Continental AG has hired JP Morgan to recommend on a possible break-up, sources informed Reuters, as the car parts maker rearranges for a market focused on electric and self-driving automobiles.
The U.S. investment bank has been mandated by the Hanover-based part and tyre maker to deal with strategic alternatives, consisting of a separation of its existing companies, three people knowledgeable about the discussions stated.
Continental and JP Morgan both refused to comment on the bank’s role.
“We are making use of expertise however are still basically at the start of the process,” Continental CEO Elmar Degenhart stated at the Detroit auto show.
Continental stated last week that it was in discussion about a possible structural overhaul, confirming media reports, and promised to flesh out its plans under six months.
With the auto market wrapped up in a strategic transition to zero-emission and autonomous automobiles, automakers and providers are adjusting their companies and spinning off operations to focus better on new technologies.
Daimler has said it may divide into separate legal entities, which could enable a partial listing to raise funds to invest in future mobility technologies and services.
Parts makers such as Delphi and Autoliv have spun off departments or announced strategies to do so, cheered by investors who see combustion-engine vehicles as a sunset industry.

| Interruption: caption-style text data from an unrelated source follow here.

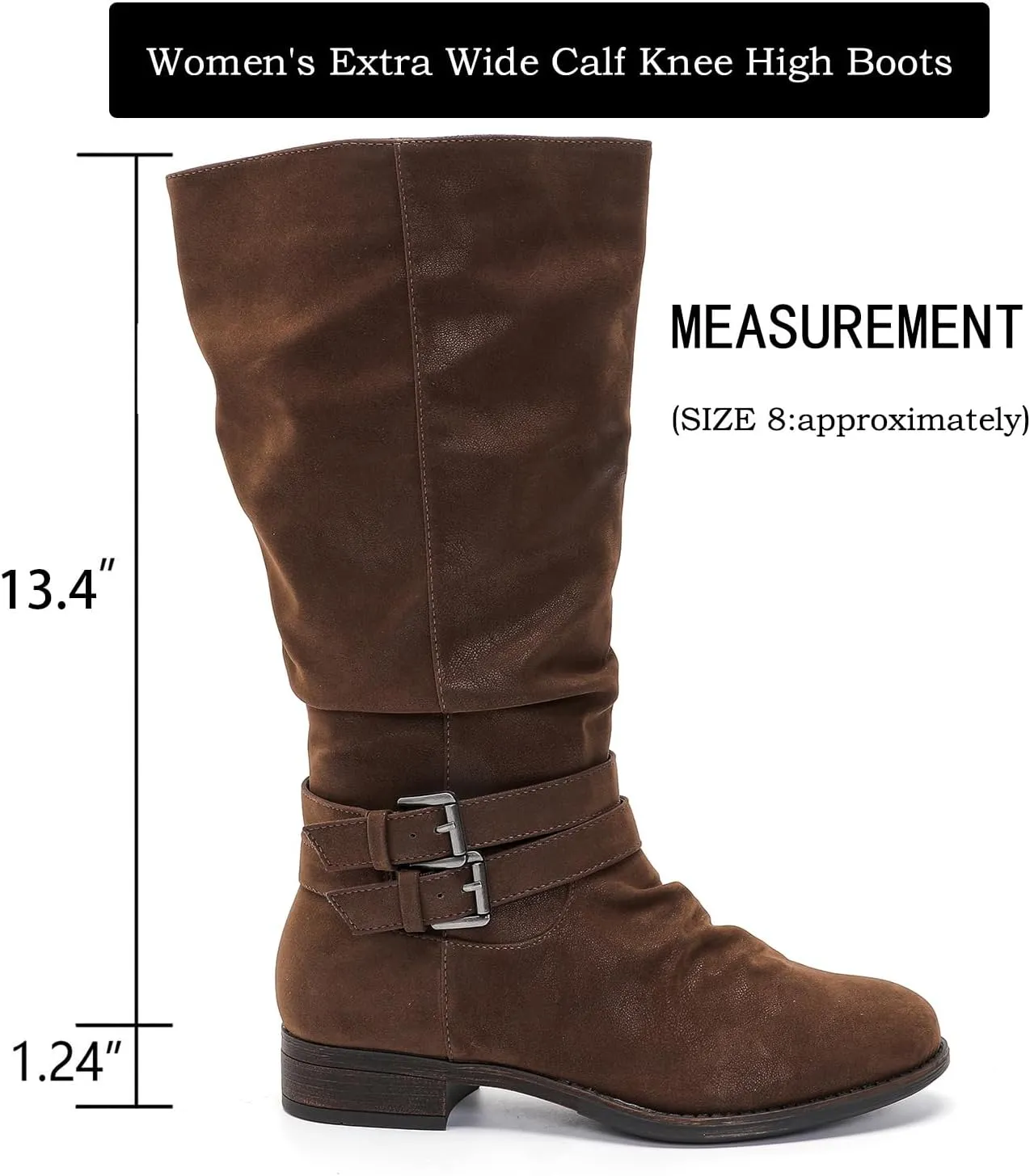 Luoika Women's Extra Wide Calf Slouchy Boots, Wide Width Flat Heel Mid Calf Boots for Women.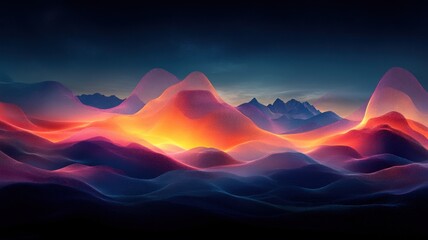 Vibrant Abstract Landscape with Flowing Colors and Dynamic Light
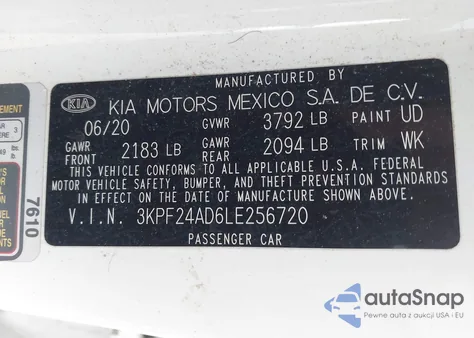 2020 Kia Forte Lxs z USA, uszkodzony, nr VIN 3KPF24AD6LE256720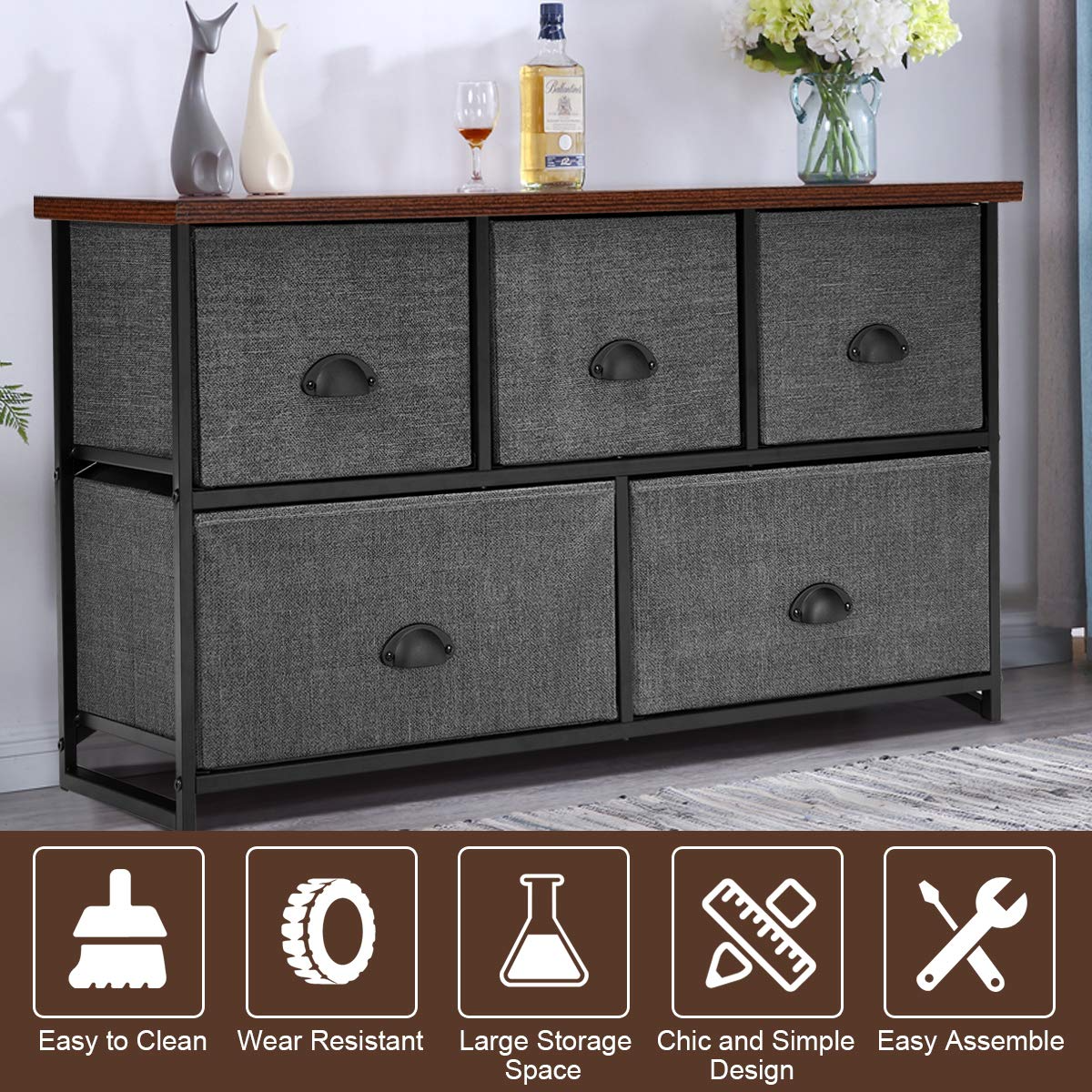 Giantex Dresser Storage Tower W/ 5 Foldable Cloth Storage Cubes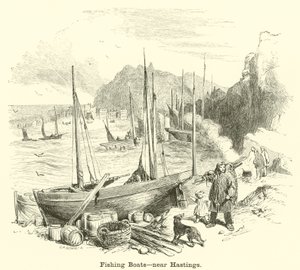 Barche da pesca, vicino a Hastings da English School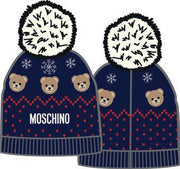 Moschino Kids Knitted Navy Blue Hat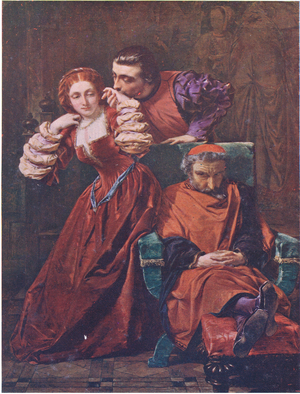 Silvia and Valentine (The Two Gentlemen of Verona) "This love of theirs myself hav eoften seen, haply, whenthey have judged me fast asleep", from The Complete Works of William Shakespeare pub.by J Coker & Co Ltd (colour litho)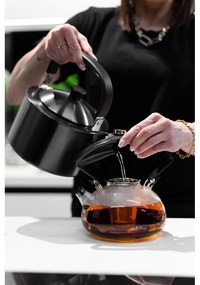 Черен чайник с бутало , 1,5 л Diamante - Vialli Design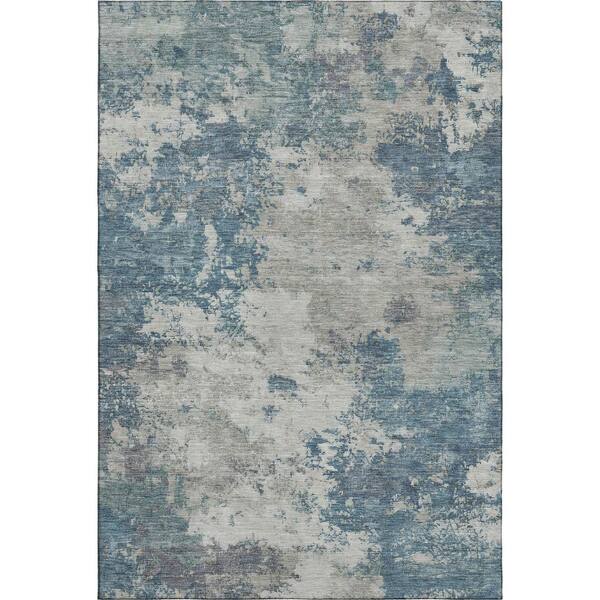 Mayfield Premium Machine Washable Abstract AMF2363 Denim 10 ft. x 14 ft. Area Rug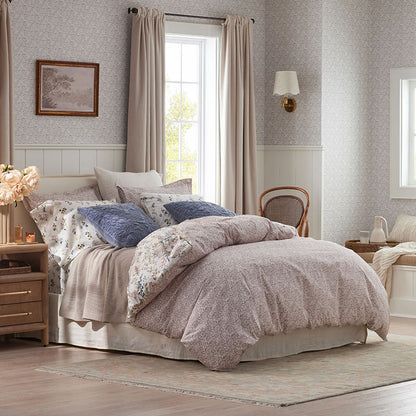 Blooming Floret Garment Washed Cotton Percale Reversible Duvet Cover Set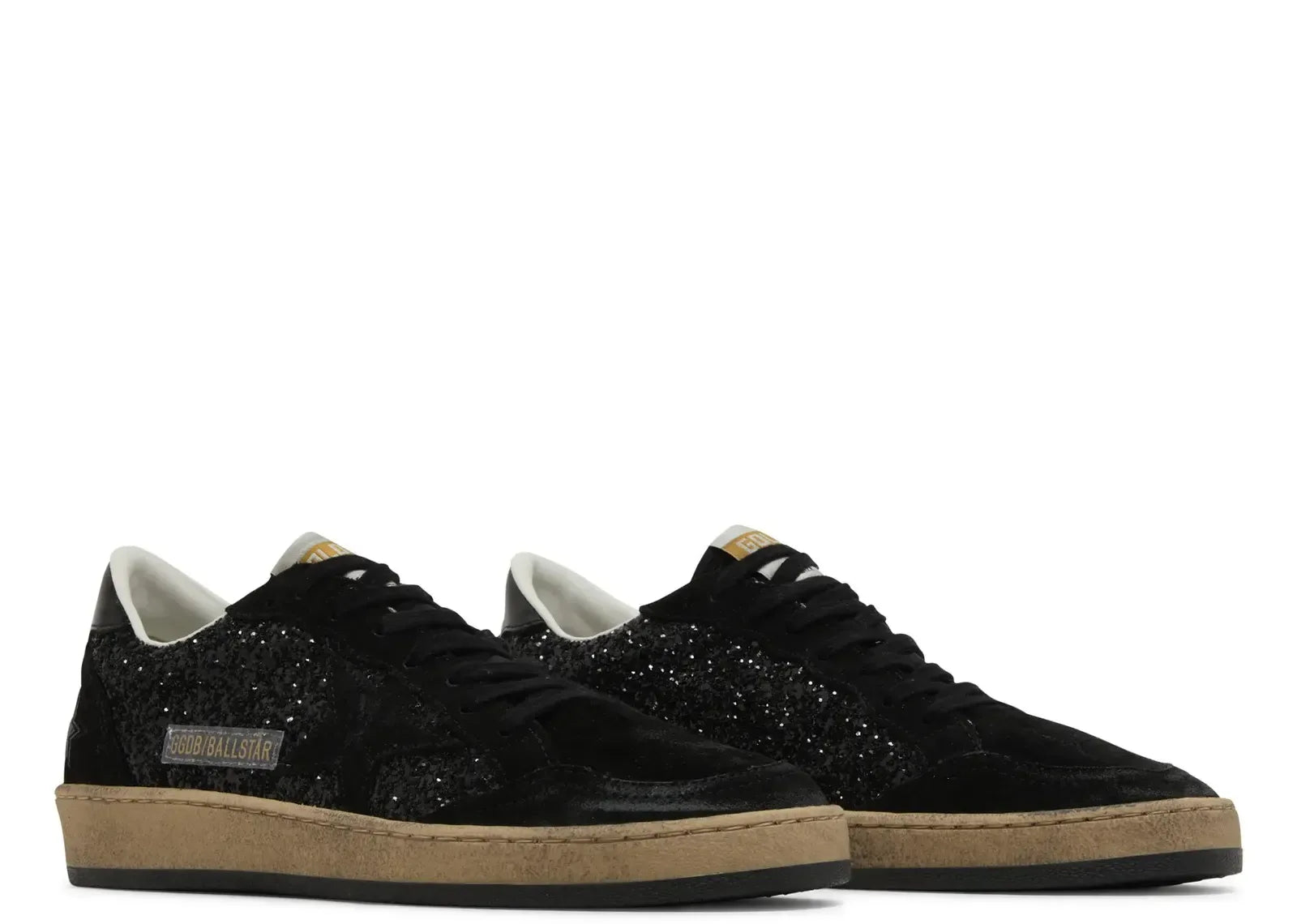 Golden Goose Ball-Star Black Leather Distressed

Continental has stated software and electronic devices are the most significant development drivers for the group, which also makes fuel-injection and transmission-control systems. It prepares to increase sales to over 50 billion euros ($61 billion) by 2020.
In the interview, Degenhart stated structural change might be needed to provide on Continental’s goal of surpassing international auto production growth by 4-5 percentage points.